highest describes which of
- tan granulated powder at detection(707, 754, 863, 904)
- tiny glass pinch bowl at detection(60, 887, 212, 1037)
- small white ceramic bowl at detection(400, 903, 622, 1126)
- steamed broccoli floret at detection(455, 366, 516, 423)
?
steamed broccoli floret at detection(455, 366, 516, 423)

· · · · ·

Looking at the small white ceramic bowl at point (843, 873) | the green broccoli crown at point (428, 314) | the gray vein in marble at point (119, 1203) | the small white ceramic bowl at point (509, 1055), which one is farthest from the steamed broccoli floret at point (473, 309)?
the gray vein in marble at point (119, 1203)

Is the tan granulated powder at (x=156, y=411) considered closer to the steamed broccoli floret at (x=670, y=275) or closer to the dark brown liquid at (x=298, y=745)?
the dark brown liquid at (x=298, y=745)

· · · · ·

State how many lines of the listing above contain the string "steamed", matching case exactly. Give only the number.

Written solution:
4